Your task is to extract every line from the material below exactly.

·····

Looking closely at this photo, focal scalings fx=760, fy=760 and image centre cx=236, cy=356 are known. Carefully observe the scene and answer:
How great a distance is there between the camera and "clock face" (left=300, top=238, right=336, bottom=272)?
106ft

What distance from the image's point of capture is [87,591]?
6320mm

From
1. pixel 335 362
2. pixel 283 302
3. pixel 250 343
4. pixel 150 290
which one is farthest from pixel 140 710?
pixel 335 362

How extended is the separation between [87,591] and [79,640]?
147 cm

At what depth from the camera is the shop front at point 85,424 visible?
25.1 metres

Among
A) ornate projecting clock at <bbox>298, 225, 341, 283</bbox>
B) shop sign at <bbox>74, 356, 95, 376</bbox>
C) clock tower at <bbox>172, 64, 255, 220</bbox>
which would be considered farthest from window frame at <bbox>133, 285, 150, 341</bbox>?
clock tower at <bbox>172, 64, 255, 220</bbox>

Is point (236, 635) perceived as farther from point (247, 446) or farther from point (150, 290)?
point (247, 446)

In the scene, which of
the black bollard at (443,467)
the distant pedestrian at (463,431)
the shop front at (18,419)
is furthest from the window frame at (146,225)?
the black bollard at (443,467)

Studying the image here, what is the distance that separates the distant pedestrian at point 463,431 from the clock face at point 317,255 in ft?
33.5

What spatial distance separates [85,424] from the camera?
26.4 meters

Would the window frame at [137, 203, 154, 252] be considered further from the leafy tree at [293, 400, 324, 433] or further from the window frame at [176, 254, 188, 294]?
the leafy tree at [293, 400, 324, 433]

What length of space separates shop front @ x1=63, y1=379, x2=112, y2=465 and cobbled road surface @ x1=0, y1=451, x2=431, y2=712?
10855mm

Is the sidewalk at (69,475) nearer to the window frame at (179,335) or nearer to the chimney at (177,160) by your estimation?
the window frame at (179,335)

·····

▶ [Right answer]
Looking closely at this photo, focal scalings fx=760, fy=760 and image centre cx=236, cy=356 are known. Carefully observe the scene and answer:
How great a distance is there between the camera and "clock face" (left=300, top=238, right=336, bottom=272)?
106ft

What distance from the image's point of capture is [87,591]?
6320mm

From
1. pixel 335 362
2. pixel 283 302
3. pixel 250 343
4. pixel 150 290
which one is farthest from pixel 140 710?
pixel 335 362

How extended is the separation between [87,591] and [79,640]?
147 cm

At what depth from the camera is the shop front at point 85,424 visible?
25.1 metres

Among
A) ornate projecting clock at <bbox>298, 225, 341, 283</bbox>
B) shop sign at <bbox>74, 356, 95, 376</bbox>
C) clock tower at <bbox>172, 64, 255, 220</bbox>
which would be considered farthest from window frame at <bbox>133, 285, 150, 341</bbox>?
clock tower at <bbox>172, 64, 255, 220</bbox>

Is point (236, 635) perceived as farther from point (247, 446) or farther from point (150, 290)?
point (247, 446)

In the scene, which of
the black bollard at (443,467)
the distant pedestrian at (463,431)
the shop front at (18,419)
is furthest from the window frame at (146,225)?
the black bollard at (443,467)

Studying the image here, what is the distance that separates the distant pedestrian at point 463,431 from the clock face at point 317,255 in ft?
33.5

What spatial distance separates [85,424] from the camera?
26.4 meters

Would the window frame at [137, 203, 154, 252] be considered further from the leafy tree at [293, 400, 324, 433] or further from the window frame at [176, 254, 188, 294]?
the leafy tree at [293, 400, 324, 433]

What length of space separates shop front @ x1=63, y1=379, x2=112, y2=465 and cobbled road surface @ x1=0, y1=451, x2=431, y2=712?
10855mm

Is the sidewalk at (69,475) nearer to the window frame at (179,335) or nearer to the chimney at (177,160) by your estimation?
the window frame at (179,335)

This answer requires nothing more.